To Reveal Oneself or to Remain Anonymous. That Is the (Beijing) Question

Despite promises to the contrary, it looks more and more like Chinese officials will limit media access during the 2008 Olympics kicking off in eight days. (Perhaps this shouldn’t be a surprise. The country promised clean air, but that wasn’t exactly true either.)

Given Beijing’s decidedly negative attitude towards snooping reporters, perhaps in-country journos should consider staying anonymous. Deadspin’s trio of intrepid comrades have chosen this route, citing a “healthy fear of deportation (and an outside chance of imprisonment).”

Mark Glaser
‘s Mediashift went the other way, recruiting University of Missouri journalism student Elle Moxley to blog about her experience on the ground in Beijing as a media volunteer. Moxley, along with 58 other students, has toured the city and been less than impressed. “By the end of the day, we are calling this ‘Propaganda Tour 2008,'” she writes.

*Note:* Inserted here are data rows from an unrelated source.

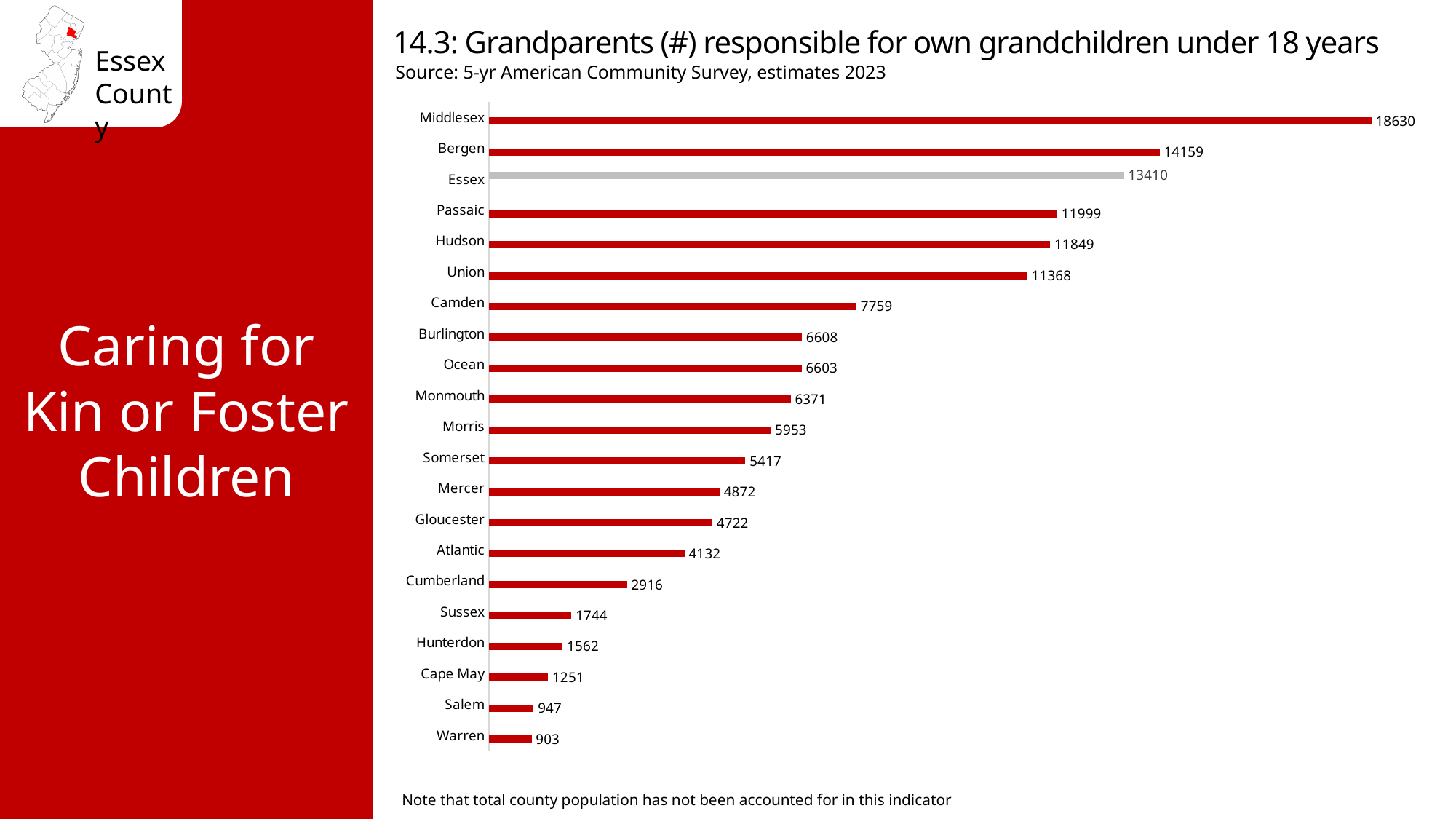
What value is shown for Camden? 7759 What is the number of grandparents responsible for own grandchildren in Essex County? 13410 How many counties are shown on the chart? 21 What is the difference between the values for Middlesex and Bergen? 4471 Which county's bar is coloured grey instead of red? Essex Which county has the lowest value on the chart? Warren What value is shown for Cumberland? 2916 What is the difference between the values for Essex and Union? 2042 Which county has the highest number of grandparents responsible for own grandchildren? Middlesex What type of chart is shown on the slide? Bar chart Which has a larger value, Sussex or Hunterdon? Sussex Which has a larger value, Passaic or Hudson? Passaic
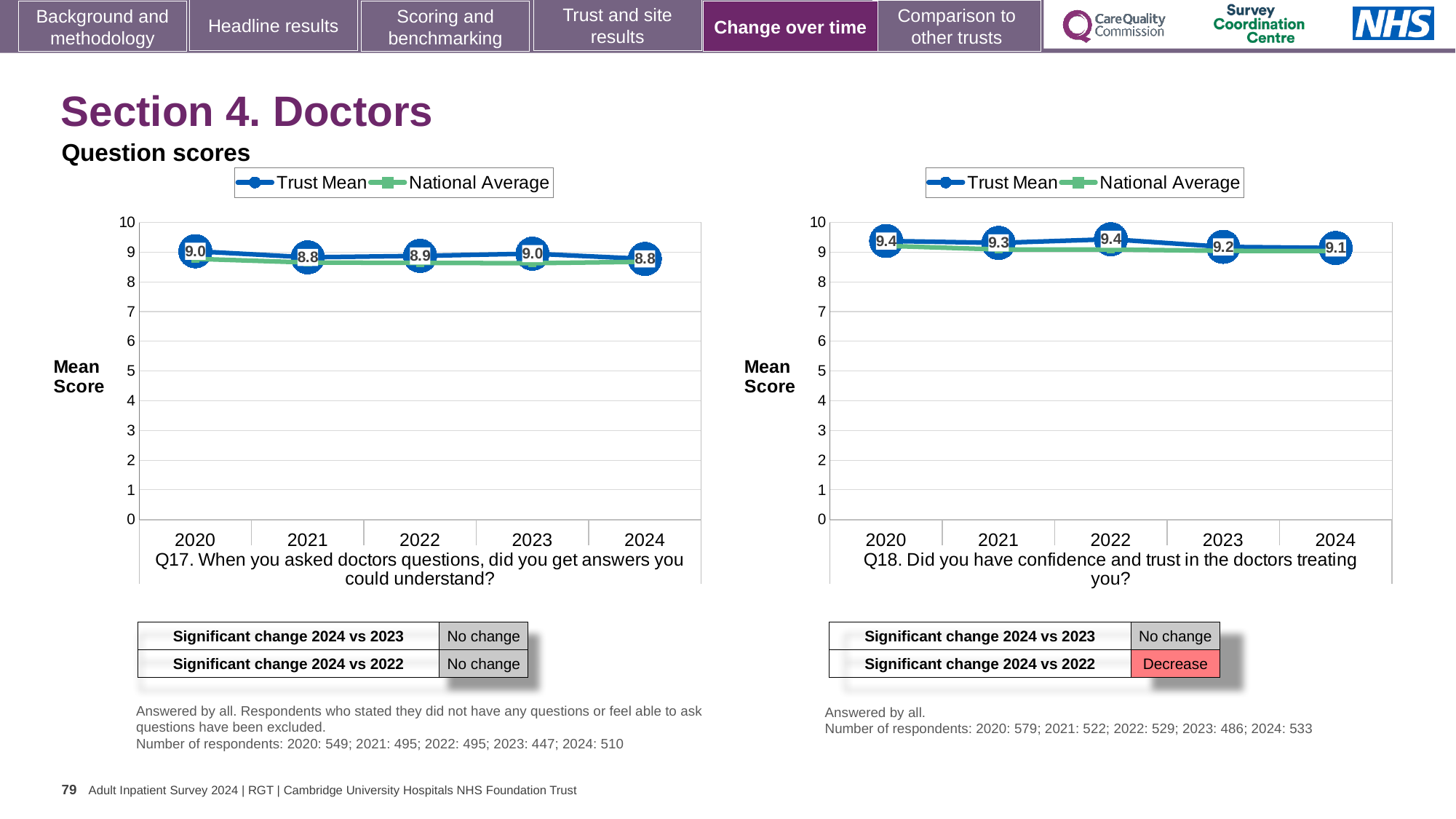
In the Q17 chart, what is the Trust Mean score for 2022? 8.9 In the Q18 chart, what is the Trust Mean score for 2020? 9.4 In the Q17 chart, what is the difference between the Trust Mean scores for 2020 and 2021? 0.2 In the Q17 chart, is the National Average value for 2024 greater or less than 8? greater In the Q17 chart, what is the Trust Mean score for 2024? 8.8 In the Q18 chart, what is the difference between the Trust Mean scores for 2020 and 2024? 0.3 In the Q18 chart, what is the Trust Mean score for 2023? 9.2 How many years are plotted on the x axis of the Q17 chart? 5 What type of chart is used for Q18? Line chart In the Q18 chart, is the Trust Mean score higher in 2020 or in 2024? 2020 How many series does the legend of the Q18 chart list? 2 In the Q18 chart, which year has the lowest Trust Mean score? 2024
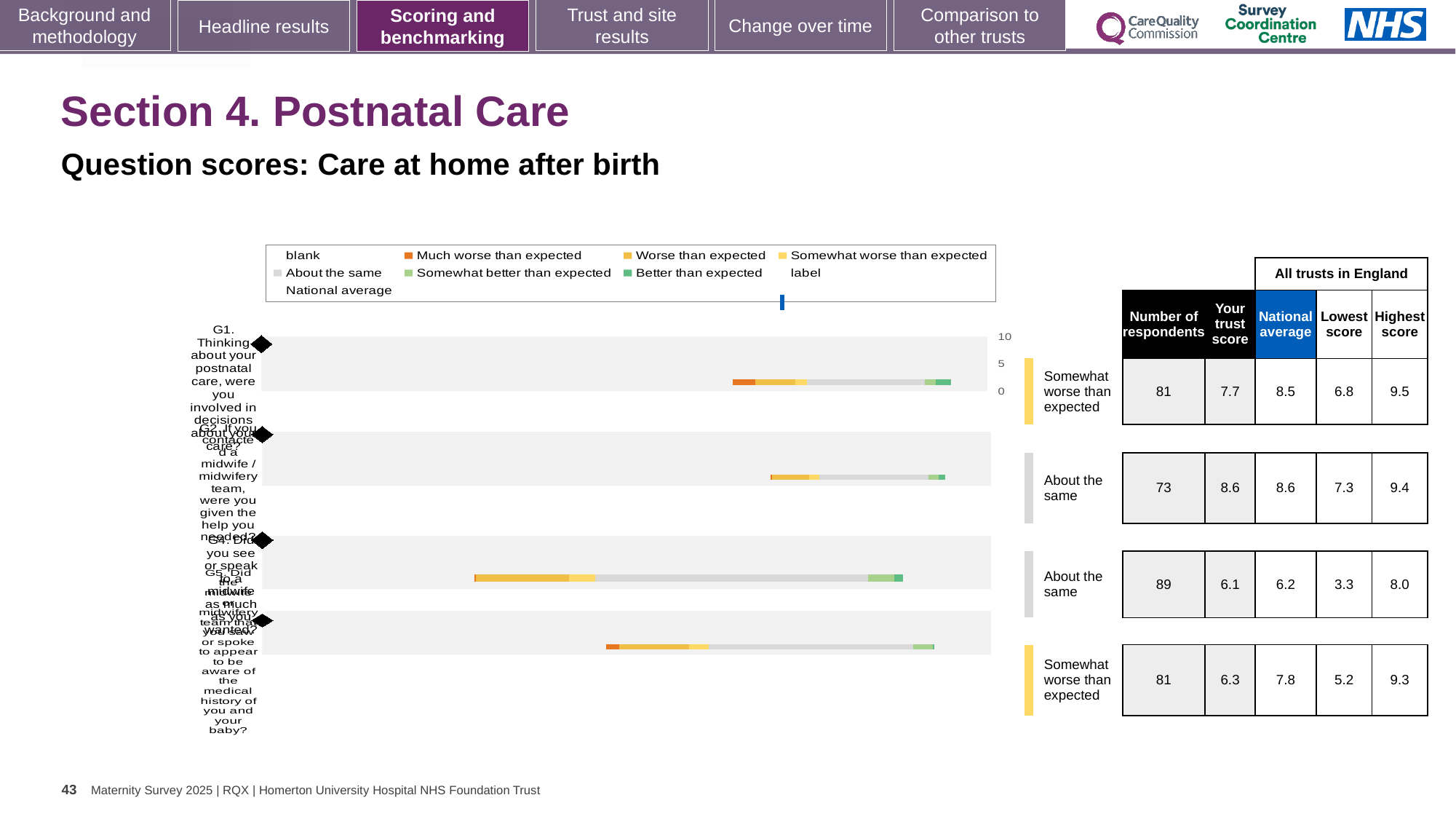
How many respondents are listed for question G1 (involved in decisions about your postnatal care)? 81 What is the lowest score across all trusts in England for question G5 (midwife aware of medical history)? 5.2 For question G1, which is larger: the trust score or the national average? National average For question G5, how much higher is the national average (7.8) than the trust score (6.3)? 1.5 What colour does the legend use for 'Much worse than expected'? Orange How many questions (bars) are plotted in the chart? 4 Which question has the highest 'Your trust score' in the table? G2 What is the national average for question G4 (see or speak to a midwife as much as you wanted)? 6.2 What benchmark category is shown for question G4? About the same What is the trust score for question G2 (given the help you needed when contacting a midwife)? 8.6 Which question has the lowest 'Your trust score' in the table? G4 What kind of chart is shown on the slide? Bar chart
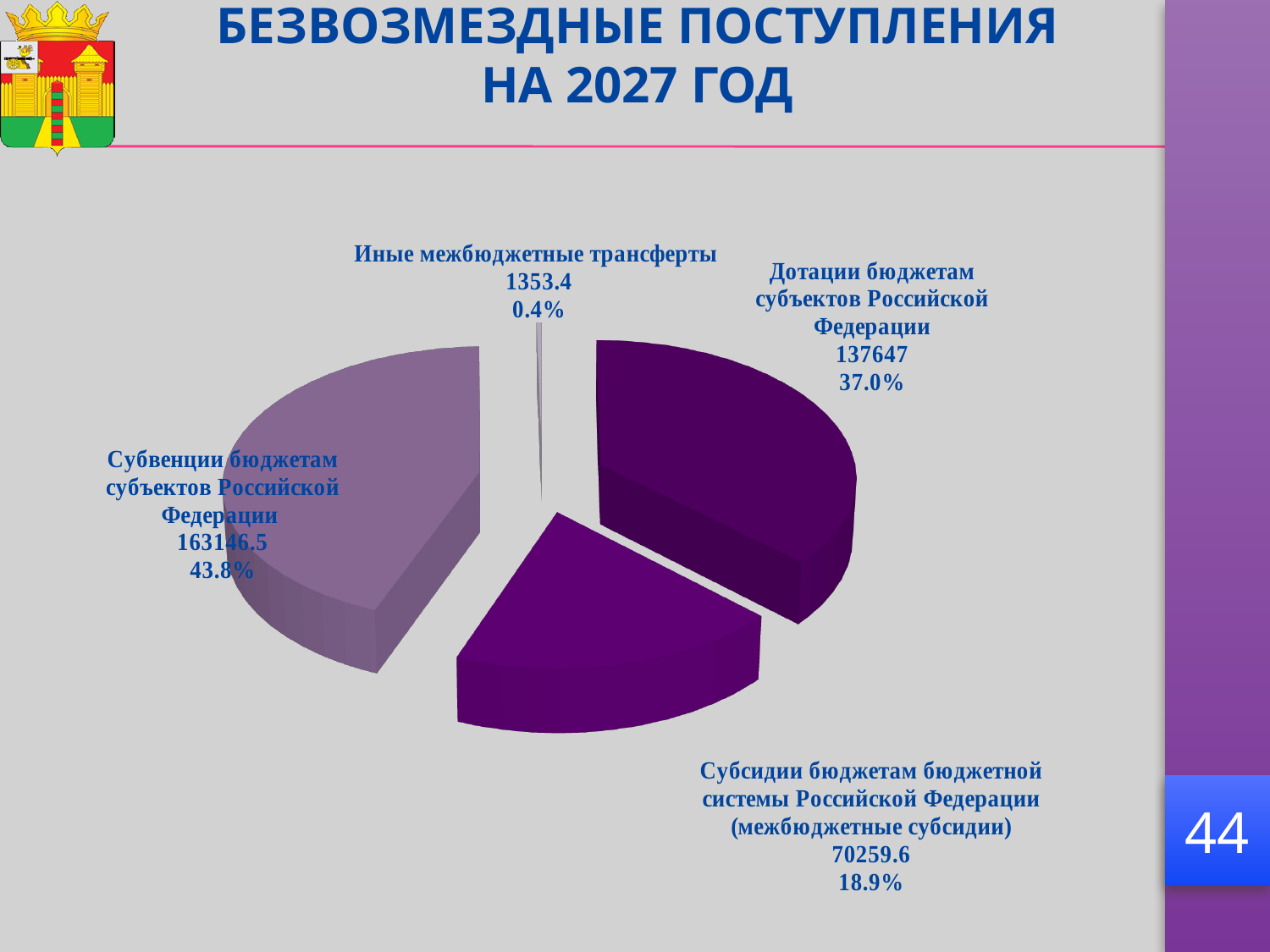
What share of the pie does Дотации бюджетам субъектов Российской Федерации represent? 37.0% How many slices does the pie chart have? 4 Which category has the largest slice of the pie? Субвенции бюджетам субъектов Российской Федерации What is the value for Иные межбюджетные трансферты? 1353.4 What kind of chart is shown on the slide? pie chart What is the value for Субвенции бюджетам субъектов Российской Федерации? 163146.5 What is the difference between the values for Субвенции бюджетам субъектов Российской Федерации and Дотации бюджетам субъектов Российской Федерации? 25499.5 What share of the pie does Субсидии бюджетам бюджетной системы Российской Федерации (межбюджетные субсидии) represent? 18.9% Which category has the smallest slice of the pie? Иные межбюджетные трансферты Which is larger: the value for Дотации бюджетам субъектов Российской Федерации or the value for Субсидии бюджетам бюджетной системы Российской Федерации (межбюджетные субсидии)? Дотации бюджетам субъектов Российской Федерации What is the value for Субсидии бюджетам бюджетной системы Российской Федерации (межбюджетные субсидии)? 70259.6 What is the value for Дотации бюджетам субъектов Российской Федерации? 137647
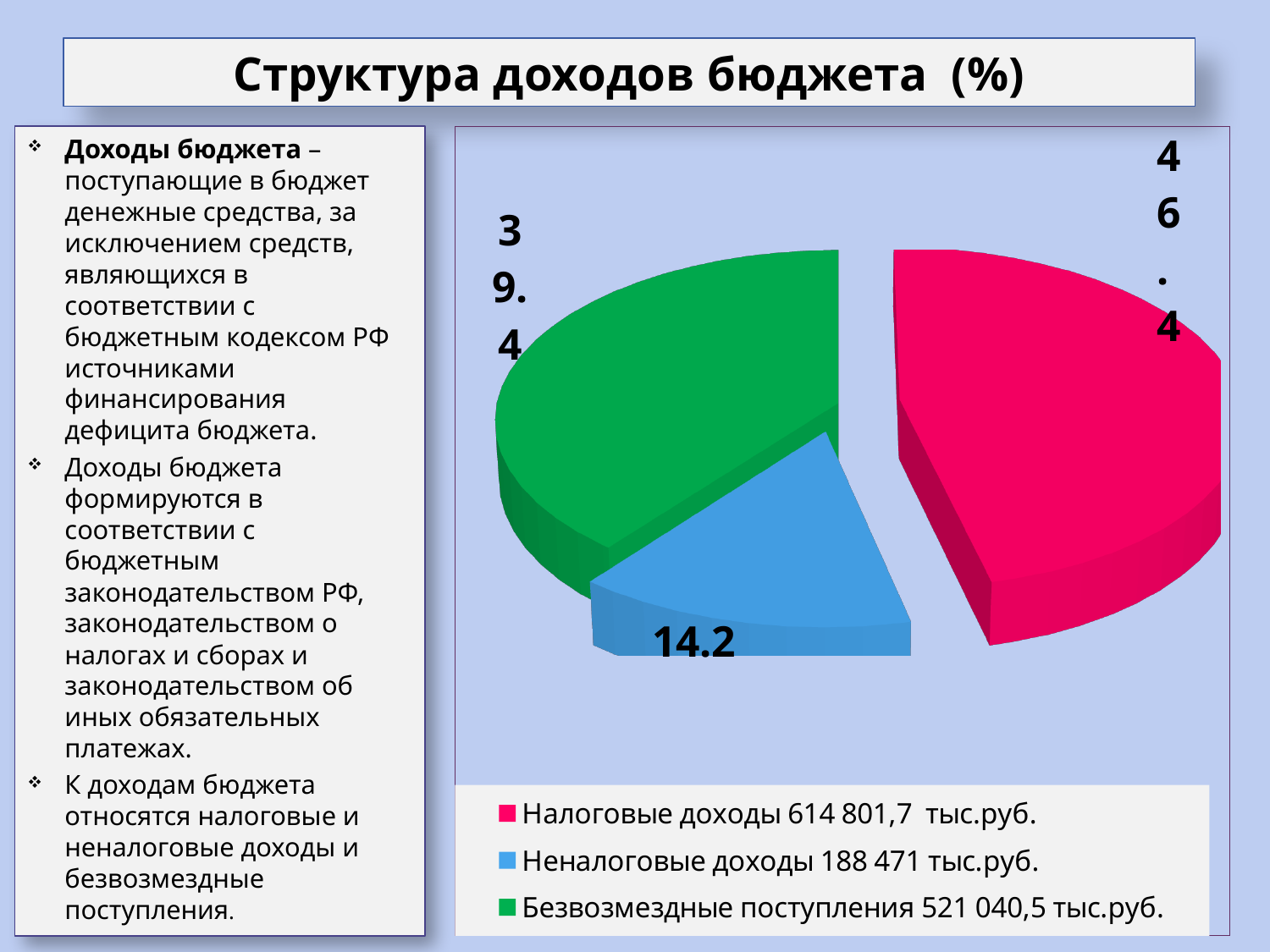
How many slices does the pie chart have? 3 What percentage is shown for Неналоговые доходы? 14.2 What percentage is shown for Безвозмездные поступления? 39.4 Which category has the largest share of the pie? Налоговые доходы What colour is the slice for Безвозмездные поступления? Green What is the title of the chart? Структура доходов бюджета (%) Which is larger: the share of Безвозмездные поступления or the share of Неналоговые доходы? Безвозмездные поступления What kind of chart is shown on the slide? Pie chart What amount in тыс.руб. does the legend give for Неналоговые доходы? 188 471 тыс.руб. What is the difference in percentage points between Налоговые доходы and Безвозмездные поступления? 7 Which category has the smallest share of the pie? Неналоговые доходы What percentage is shown for Налоговые доходы? 46.4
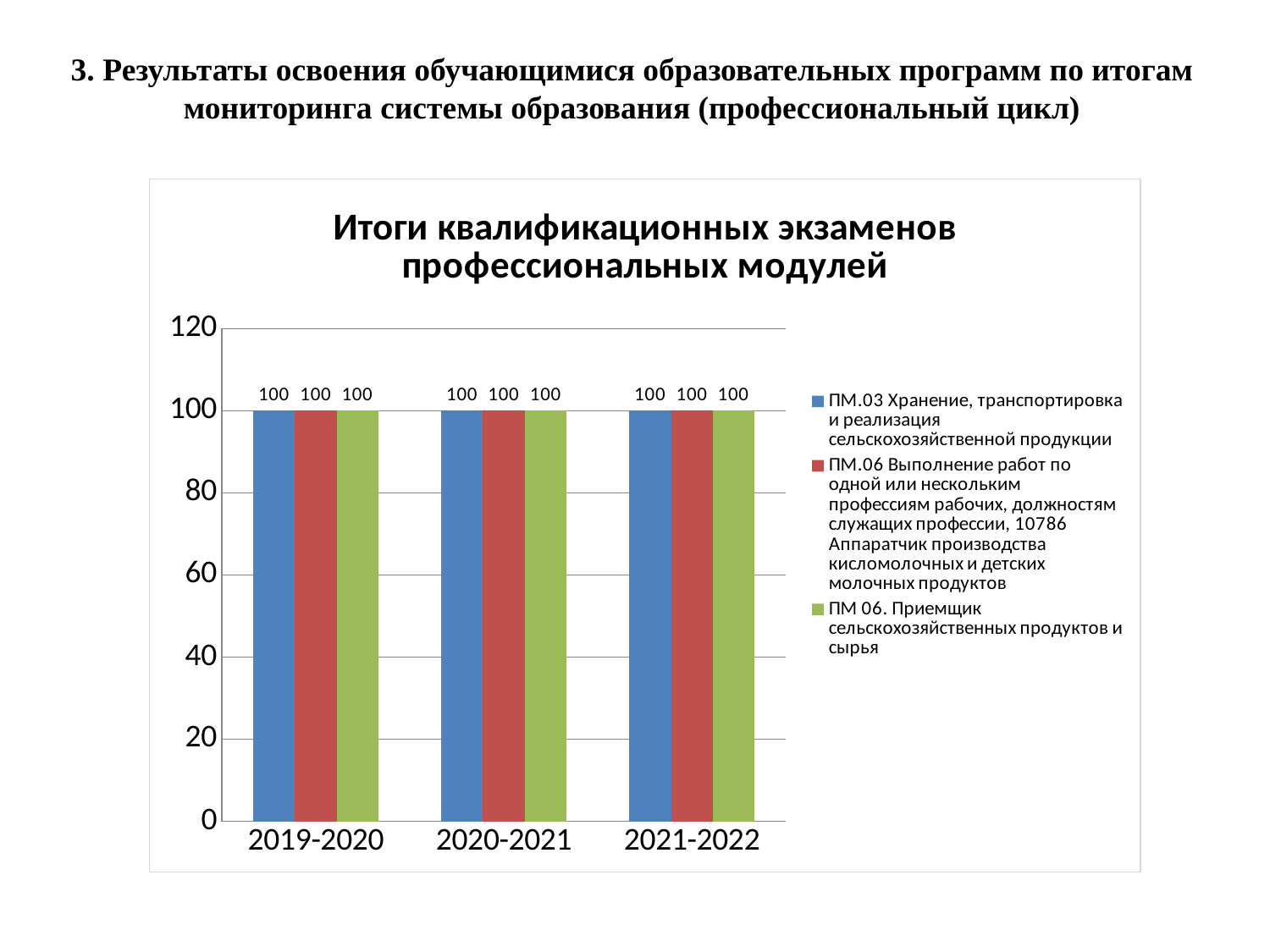
What is the title of the chart? Итоги квалификационных экзаменов профессиональных модулей How many year categories are shown on the x axis? 3 What is the value for ПМ.03 Хранение, транспортировка и реализация сельскохозяйственной продукции in 2019-2020? 100 Do the values for ПМ.03 rise, fall, or stay the same from 2019-2020 to 2021-2022? stay the same What is the difference between the ПМ.03 value in 2019-2020 and the ПМ.03 value in 2021-2022? 0 Is the value for ПМ.03 in 2021-2022 greater or less than 120? less What is the value for ПМ 06. Приемщик сельскохозяйственных продуктов и сырья in 2021-2022? 100 Is the value for ПМ 06. Приемщик сельскохозяйственных продуктов и сырья in 2020-2021 greater or less than 80? greater What colour represents the ПМ 06. Приемщик сельскохозяйственных продуктов и сырья series? green What kind of chart is shown on the slide? bar chart How many series does the legend list? 3 What is the value for the ПМ.06 Выполнение работ по одной или нескольким профессиям рабочих series in 2020-2021? 100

She rapidly became even more disillusioned with the state of the country:

As I navigate Beijing’s packed streets with a knowledge of Mandarin that begins and ends with xie xie (“thank you”), I’m not so sure [the media freedom exists]. I might not speak the language, but I can still read the signs.

Great stuff, but watch out for those mascots. They look cute, but censorship is no laughing matter.